Repeat the listing in full, preserving every character.

# DATASET RECORDS start

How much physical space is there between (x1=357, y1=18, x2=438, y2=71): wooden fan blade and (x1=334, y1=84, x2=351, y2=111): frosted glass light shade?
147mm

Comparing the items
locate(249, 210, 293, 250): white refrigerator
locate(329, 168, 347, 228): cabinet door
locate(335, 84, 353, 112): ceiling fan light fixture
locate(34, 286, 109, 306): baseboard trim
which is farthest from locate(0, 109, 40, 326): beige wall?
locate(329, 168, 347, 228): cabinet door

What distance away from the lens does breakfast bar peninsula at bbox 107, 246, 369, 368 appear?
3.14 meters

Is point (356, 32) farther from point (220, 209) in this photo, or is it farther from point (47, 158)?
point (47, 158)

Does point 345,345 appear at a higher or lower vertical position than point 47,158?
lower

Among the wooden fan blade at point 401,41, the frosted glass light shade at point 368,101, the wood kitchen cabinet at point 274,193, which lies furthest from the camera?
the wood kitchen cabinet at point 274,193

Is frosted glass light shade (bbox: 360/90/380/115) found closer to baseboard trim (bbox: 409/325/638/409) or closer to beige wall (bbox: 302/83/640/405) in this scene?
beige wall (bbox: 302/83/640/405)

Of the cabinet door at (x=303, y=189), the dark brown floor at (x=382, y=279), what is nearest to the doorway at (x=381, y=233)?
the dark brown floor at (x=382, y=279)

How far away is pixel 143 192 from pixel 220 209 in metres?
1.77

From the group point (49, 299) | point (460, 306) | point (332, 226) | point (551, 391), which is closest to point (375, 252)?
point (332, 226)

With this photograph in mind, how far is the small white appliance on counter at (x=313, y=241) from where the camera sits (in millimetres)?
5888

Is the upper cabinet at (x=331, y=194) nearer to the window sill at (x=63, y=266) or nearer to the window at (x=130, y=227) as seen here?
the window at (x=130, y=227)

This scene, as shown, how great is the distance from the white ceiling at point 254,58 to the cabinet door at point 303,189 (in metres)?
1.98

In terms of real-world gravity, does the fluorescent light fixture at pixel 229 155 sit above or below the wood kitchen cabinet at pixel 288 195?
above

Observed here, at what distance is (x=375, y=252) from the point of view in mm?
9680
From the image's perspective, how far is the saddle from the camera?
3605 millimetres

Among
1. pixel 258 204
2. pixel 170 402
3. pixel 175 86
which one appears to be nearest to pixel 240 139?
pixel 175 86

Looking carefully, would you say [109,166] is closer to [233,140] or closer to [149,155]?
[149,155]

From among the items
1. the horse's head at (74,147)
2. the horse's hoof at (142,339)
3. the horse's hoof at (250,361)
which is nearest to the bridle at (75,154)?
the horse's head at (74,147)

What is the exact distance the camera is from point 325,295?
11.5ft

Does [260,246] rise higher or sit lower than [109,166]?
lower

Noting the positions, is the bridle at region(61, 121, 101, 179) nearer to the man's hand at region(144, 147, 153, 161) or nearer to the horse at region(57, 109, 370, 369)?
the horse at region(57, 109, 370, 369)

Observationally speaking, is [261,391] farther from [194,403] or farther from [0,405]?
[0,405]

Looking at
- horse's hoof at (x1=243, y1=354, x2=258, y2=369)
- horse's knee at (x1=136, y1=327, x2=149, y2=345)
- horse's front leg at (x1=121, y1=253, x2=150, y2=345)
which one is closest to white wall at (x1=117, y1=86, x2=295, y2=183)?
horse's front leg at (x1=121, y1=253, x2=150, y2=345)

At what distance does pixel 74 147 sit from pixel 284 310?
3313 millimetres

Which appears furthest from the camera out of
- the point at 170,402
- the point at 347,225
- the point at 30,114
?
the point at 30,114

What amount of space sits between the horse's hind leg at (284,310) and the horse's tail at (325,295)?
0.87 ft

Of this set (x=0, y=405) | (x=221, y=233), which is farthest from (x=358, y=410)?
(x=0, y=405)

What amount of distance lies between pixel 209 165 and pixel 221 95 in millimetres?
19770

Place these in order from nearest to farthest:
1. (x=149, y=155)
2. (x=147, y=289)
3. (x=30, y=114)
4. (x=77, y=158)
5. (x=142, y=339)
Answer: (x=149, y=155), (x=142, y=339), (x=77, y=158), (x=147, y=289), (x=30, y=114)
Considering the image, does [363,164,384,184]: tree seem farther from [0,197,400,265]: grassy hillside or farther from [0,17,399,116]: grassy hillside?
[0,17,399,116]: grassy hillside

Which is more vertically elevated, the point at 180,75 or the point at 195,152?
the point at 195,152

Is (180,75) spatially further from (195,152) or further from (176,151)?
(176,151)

# DATASET RECORDS end

ANSWER BELOW.
How much physical space is there between (x1=357, y1=18, x2=438, y2=71): wooden fan blade and (x1=334, y1=84, x2=351, y2=111): frosted glass light shade?
147mm

Comparing the items
locate(249, 210, 293, 250): white refrigerator
locate(329, 168, 347, 228): cabinet door
locate(335, 84, 353, 112): ceiling fan light fixture
locate(34, 286, 109, 306): baseboard trim
which is farthest from locate(0, 109, 40, 326): beige wall?
locate(329, 168, 347, 228): cabinet door

What distance away from the lens does breakfast bar peninsula at bbox 107, 246, 369, 368 appear?
3.14 meters

Is point (356, 32) farther from point (220, 209) in this photo, or is it farther from point (47, 158)?
point (47, 158)

Does point 345,345 appear at a higher or lower vertical position than point 47,158?
lower

Among the wooden fan blade at point 401,41, the frosted glass light shade at point 368,101, the wood kitchen cabinet at point 274,193, which lies furthest from the camera?
the wood kitchen cabinet at point 274,193

Is frosted glass light shade (bbox: 360/90/380/115) found closer to baseboard trim (bbox: 409/325/638/409) or closer to beige wall (bbox: 302/83/640/405) in this scene?
beige wall (bbox: 302/83/640/405)

Of the cabinet door at (x=303, y=189), the dark brown floor at (x=382, y=279), what is nearest to the doorway at (x=381, y=233)?
the dark brown floor at (x=382, y=279)

How far away is pixel 143 192 from pixel 220 209 in metres?
1.77

From the group point (49, 299) | point (460, 306) | point (332, 226) | point (551, 391), which is closest to point (375, 252)?
point (332, 226)

With this photograph in mind, how far is the small white appliance on counter at (x=313, y=241) from where the camera sits (in millimetres)?
5888

Is the upper cabinet at (x=331, y=194) nearer to the window sill at (x=63, y=266) or nearer to the window at (x=130, y=227) as seen here?
the window at (x=130, y=227)

This scene, as shown, how great is the distance from the white ceiling at point 254,58 to the cabinet door at point 303,189 (in metres)?
1.98

In terms of real-world gravity, does the fluorescent light fixture at pixel 229 155 sit above or below the wood kitchen cabinet at pixel 288 195?
above

Observed here, at what distance is (x=375, y=252) from the point of view in mm?
9680
From the image's perspective, how far is the saddle from the camera?
3605 millimetres

Among
1. pixel 258 204
2. pixel 170 402
3. pixel 175 86
which one appears to be nearest to pixel 240 139?
pixel 175 86

Looking carefully, would you say [109,166] is closer to [233,140] or closer to [149,155]?
[149,155]

From among the items
1. the horse's head at (74,147)
2. the horse's hoof at (142,339)
3. the horse's hoof at (250,361)
which is nearest to the bridle at (75,154)?
the horse's head at (74,147)

What is the exact distance the camera is from point 325,295?
11.5ft

Does [260,246] rise higher or sit lower than [109,166]?
lower

Noting the positions, is the bridle at region(61, 121, 101, 179) nearer to the man's hand at region(144, 147, 153, 161) or nearer to the horse at region(57, 109, 370, 369)?
the horse at region(57, 109, 370, 369)

Observationally speaking, is [261,391] farther from [194,403] or farther from [0,405]?
[0,405]

Looking at
- horse's hoof at (x1=243, y1=354, x2=258, y2=369)
- horse's knee at (x1=136, y1=327, x2=149, y2=345)
- horse's front leg at (x1=121, y1=253, x2=150, y2=345)
which one is closest to white wall at (x1=117, y1=86, x2=295, y2=183)?
horse's front leg at (x1=121, y1=253, x2=150, y2=345)

At what distance does pixel 74 147 sit from pixel 284 310?
3313 millimetres

Which appears furthest from the camera out of
- the point at 170,402
- the point at 347,225
- the point at 30,114
?
the point at 30,114

What amount of space sits between the horse's hind leg at (284,310) and the horse's tail at (325,295)?
0.87 ft

Of this set (x=0, y=405) | (x=221, y=233), which is farthest from (x=358, y=410)?
(x=0, y=405)

What amount of distance lies between pixel 209 165 and pixel 221 95 in millimetres?
19770

Place these in order from nearest to farthest:
1. (x=149, y=155)
2. (x=147, y=289)
3. (x=30, y=114)
4. (x=77, y=158)
5. (x=142, y=339)
Answer: (x=149, y=155), (x=142, y=339), (x=77, y=158), (x=147, y=289), (x=30, y=114)
Considering the image, does [363,164,384,184]: tree seem farther from [0,197,400,265]: grassy hillside or farther from [0,17,399,116]: grassy hillside?
[0,17,399,116]: grassy hillside

Which is more vertically elevated, the point at 180,75 or the point at 195,152?
the point at 195,152

Is (180,75) spatially further from (195,152) or further from (176,151)?
(176,151)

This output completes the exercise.